The original production was directed by Richard Wherrett and featured David Campbell as O'Keefe. Both were nominated at the 2001 Helpmann Awards, for Best Direction of a Musical and Best Male Actor in a Musical respectively. The original production was later remounted for a national tour in January 2008, starring Tim Campbell as O'Keefe.

==Plot==
In the mid-1970s, Johnny O'Keefe takes his new fiancé to see the Sydney Stadium before its demolition. He reminisces about his life, growing up in Sydney and falling for Marianne, a German immigrant. When he hears "Rock Around the Clock" by Bill Haley and the Comets, he discovers a passion for rock music and persuades Lee Gordon to promote him.

O'Keefe achieves fame and success, but his journey is married by a car crash and difficulty breaking into the US market. His relationship with Gordon deteriorates, his marriage falls apart and Gordon dies.

Despite these challenges, O'Keefe makes a comeback in the 1970s.

==Cast information==

Original casts
| Character | Australia 2001 | Australia 2008 |
| Johnny O'Keefe | David Campbell | Tim Campbell |
| Marianne Renate | Tamsin Carroll | Alexis Fishman |
| Lee Gordon | Aaron Blabey | Mark Holden |
| Thelma O'Keefe | Trisha Noble | Colleen Hewett |
| Ray O'Keefe | Doug Scroope | Glenn Shorrock |
| The DeeJays | Peter Skelton, Brett Canning, Andrew Ho, Ben Daley, Brennan Muhoberac |  |
| The Deltones | Paul Biencourt (Noel Weiderberg), Kurt Sneddon (“Pee Wee” Wilson), Michael Griffiths, Todd Goddard |  |

==Cast recording==

Shout!
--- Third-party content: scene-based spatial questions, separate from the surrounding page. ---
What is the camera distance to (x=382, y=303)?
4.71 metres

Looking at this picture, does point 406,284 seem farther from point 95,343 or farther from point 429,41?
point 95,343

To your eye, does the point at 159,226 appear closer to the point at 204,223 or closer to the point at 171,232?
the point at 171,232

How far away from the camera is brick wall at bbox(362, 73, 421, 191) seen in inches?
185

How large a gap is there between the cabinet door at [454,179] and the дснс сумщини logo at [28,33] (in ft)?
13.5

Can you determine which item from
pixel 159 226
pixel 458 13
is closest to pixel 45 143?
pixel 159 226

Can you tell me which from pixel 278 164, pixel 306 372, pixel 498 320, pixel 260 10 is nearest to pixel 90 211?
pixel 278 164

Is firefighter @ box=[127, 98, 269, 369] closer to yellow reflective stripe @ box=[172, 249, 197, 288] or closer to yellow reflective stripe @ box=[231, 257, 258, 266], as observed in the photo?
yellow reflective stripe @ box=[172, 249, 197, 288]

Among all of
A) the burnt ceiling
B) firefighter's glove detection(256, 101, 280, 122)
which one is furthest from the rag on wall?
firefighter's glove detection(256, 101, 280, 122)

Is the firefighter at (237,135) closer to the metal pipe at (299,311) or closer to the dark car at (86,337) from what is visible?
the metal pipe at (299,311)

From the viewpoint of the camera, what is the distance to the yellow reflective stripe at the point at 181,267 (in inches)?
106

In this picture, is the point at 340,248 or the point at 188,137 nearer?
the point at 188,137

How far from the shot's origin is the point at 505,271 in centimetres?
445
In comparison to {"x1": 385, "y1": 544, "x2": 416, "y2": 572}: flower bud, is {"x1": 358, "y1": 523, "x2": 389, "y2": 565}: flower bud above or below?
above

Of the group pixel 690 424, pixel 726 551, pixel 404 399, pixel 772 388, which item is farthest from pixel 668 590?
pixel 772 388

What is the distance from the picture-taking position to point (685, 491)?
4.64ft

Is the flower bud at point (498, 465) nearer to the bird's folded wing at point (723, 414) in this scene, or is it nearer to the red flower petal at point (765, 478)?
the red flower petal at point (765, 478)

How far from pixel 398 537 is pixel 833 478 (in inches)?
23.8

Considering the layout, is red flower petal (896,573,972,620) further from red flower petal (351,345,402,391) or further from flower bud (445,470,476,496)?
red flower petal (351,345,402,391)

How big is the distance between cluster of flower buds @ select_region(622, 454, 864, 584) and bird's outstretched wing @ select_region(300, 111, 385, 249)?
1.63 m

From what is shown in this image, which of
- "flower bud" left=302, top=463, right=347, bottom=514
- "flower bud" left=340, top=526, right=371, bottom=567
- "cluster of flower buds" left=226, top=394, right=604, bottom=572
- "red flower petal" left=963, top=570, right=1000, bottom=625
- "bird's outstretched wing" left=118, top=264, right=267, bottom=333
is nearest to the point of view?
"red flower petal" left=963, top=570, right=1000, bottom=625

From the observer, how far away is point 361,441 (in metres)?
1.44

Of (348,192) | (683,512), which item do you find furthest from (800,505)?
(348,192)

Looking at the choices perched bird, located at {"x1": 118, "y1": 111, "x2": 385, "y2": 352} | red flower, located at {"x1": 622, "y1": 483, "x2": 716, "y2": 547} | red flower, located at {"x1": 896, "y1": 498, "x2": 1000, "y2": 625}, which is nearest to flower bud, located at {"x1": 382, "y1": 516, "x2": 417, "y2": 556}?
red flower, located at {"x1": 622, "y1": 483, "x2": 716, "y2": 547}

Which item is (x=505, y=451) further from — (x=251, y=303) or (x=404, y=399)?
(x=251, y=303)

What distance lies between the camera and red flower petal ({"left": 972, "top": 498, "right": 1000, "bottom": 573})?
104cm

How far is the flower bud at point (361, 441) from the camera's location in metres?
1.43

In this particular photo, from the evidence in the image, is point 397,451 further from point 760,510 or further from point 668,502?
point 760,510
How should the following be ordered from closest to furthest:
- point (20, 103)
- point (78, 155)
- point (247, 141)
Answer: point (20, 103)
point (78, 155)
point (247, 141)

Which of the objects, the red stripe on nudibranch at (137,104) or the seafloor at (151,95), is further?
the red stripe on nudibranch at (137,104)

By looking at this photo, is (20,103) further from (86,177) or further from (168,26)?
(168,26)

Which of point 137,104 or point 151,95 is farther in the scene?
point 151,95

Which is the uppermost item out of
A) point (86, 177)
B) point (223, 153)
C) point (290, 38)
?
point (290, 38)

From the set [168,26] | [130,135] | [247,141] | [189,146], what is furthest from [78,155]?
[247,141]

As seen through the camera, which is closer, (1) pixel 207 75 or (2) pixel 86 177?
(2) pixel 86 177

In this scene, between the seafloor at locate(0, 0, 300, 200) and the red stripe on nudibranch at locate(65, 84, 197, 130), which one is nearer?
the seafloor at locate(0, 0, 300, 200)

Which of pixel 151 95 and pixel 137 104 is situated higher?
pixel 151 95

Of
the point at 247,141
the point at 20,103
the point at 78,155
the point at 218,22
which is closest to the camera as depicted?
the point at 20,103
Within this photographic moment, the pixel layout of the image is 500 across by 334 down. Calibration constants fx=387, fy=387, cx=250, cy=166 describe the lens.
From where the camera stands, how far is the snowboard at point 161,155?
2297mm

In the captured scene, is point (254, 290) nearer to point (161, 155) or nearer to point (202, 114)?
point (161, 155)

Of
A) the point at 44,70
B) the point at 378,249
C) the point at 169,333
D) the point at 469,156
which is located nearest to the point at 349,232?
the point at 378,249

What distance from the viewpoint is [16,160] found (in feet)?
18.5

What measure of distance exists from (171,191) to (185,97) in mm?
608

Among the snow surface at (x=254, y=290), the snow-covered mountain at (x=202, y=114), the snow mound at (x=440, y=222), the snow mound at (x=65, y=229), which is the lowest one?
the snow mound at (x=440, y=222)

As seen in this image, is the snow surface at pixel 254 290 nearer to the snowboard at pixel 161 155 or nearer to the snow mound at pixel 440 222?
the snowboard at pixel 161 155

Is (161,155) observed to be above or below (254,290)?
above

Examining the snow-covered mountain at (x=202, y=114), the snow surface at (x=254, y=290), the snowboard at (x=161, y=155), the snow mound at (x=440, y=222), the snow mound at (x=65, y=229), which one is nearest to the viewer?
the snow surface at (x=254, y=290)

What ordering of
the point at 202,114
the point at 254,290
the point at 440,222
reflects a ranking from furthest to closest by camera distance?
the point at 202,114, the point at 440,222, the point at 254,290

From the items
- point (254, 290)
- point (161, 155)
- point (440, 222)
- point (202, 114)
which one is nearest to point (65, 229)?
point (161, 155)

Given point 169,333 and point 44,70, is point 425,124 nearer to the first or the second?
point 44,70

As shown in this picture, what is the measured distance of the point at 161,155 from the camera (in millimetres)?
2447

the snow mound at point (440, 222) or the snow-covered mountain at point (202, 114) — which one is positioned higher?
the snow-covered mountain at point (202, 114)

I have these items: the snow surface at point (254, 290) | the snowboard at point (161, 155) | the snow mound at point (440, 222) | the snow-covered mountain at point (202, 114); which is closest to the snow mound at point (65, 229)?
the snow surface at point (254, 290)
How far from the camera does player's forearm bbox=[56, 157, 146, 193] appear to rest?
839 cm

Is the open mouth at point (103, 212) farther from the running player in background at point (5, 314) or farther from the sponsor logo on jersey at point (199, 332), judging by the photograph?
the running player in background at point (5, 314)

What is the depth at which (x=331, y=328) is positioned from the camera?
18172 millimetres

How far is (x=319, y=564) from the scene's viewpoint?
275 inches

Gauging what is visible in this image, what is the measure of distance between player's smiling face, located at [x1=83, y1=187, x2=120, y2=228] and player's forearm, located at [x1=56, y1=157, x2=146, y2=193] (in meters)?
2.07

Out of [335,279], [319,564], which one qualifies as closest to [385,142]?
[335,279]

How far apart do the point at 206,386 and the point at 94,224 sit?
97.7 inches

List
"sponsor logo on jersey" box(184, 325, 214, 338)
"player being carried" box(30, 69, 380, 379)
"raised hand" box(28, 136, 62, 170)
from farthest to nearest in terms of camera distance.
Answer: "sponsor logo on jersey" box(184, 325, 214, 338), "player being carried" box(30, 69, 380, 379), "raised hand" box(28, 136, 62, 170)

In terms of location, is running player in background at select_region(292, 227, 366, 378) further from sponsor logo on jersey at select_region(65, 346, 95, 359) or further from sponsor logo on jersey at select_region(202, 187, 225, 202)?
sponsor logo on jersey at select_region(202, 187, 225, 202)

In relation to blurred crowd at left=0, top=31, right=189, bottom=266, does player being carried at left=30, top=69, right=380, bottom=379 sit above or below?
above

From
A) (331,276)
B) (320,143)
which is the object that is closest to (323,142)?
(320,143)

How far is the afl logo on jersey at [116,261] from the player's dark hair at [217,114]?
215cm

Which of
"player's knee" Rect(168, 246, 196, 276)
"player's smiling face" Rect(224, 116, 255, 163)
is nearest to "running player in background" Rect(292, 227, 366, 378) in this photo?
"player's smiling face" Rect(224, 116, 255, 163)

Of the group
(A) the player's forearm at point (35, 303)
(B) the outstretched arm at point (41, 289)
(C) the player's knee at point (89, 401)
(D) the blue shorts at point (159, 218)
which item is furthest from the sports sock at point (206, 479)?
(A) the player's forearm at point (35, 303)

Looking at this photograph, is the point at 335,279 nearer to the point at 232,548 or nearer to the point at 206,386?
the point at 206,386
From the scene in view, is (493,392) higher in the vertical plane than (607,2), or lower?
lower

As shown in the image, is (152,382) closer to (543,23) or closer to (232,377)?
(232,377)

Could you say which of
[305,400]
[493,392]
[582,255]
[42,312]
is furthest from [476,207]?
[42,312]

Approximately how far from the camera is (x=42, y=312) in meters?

The Legend of The Wild One original cast recording was released in March 2001. The album was certified gold in Australia.
It received the ARIA Award for Best Original Cast/Show Album in 2001.

===Track listing===
1. "Sing (And Tell The Blues So Long)" - 2:05
2. "Wild One (Real Wild Child)"- 2:05
3. "Cry" - 2:15
4. "Save the Last Dance For Me" (with Tamsin Carroll)- 3:59
5. "Rock and Roll will Stand" (with Kevin Murphy) -2:04
6. "Right Now"	- 1:36
7. "Move Baby Move" - 2:15
8. "Crazy" (by Tamsin Carroll) - 2:31
9. "(The) Sun's Gonna Shine Tomorrow" - 2:27
10. "He Wears My Ring" (by Trisha Noble) - 1:47
11. "She's My Baby"	- 2:08
12. "Ready For You" (with Tamsin Carroll) - 1:51
13. "Get a Job" (by Paul Biencourt) - 1:40
14. "Hit Record" - 2:34
15. "Chapel of Love" (by Tamsin Carroll) - 2:26
16. "I'm Gonna Knock on Your Door" - 2:09
17. "Holdin' You In My Holden" (by Sara Highlands, Carly O'Rourke, Eve Prideaux) - 1:10
18. "Mockingbird" (with Trisha Noble and Katie McCarthy) - 2:37
19. "I'm Counting On You" (with Tamsin Carroll)- 2:58
20. "So Tough" - 1:49
21. "Tourin' Time" (by Australian cast) - 2:34
22. "Purple People Eater"/"Witch Doctor" (with Aaron Blabey) -2:37
23. "Mr. Bass Man" (with Kurt Sneddon) 1:49
24. "Bye Bye Baby" (by Anton Koritni) - 2:34
25. "She Wears My Ring" - 2:37
26. "Rock Around the Clock" - 2:11
27. "What'd I Say" - 2:55
28. "Shout!" - 5:44

===Charts and certifications===
====Weekly charts====

| Chart (2001) | Peak position |
|---|---|
| Australian Albums (ARIA) | 19 |

===Year-end charts===

| Chart (2001) | Position |
|---|---|
| Australian Artist Albums Chart | 96 |

===Certifications===

| Region | Certification | Certified units/sales |
| Australia (ARIA) | Gold | 35,000^{^} |
^{^} Shipments figures based on certification alone.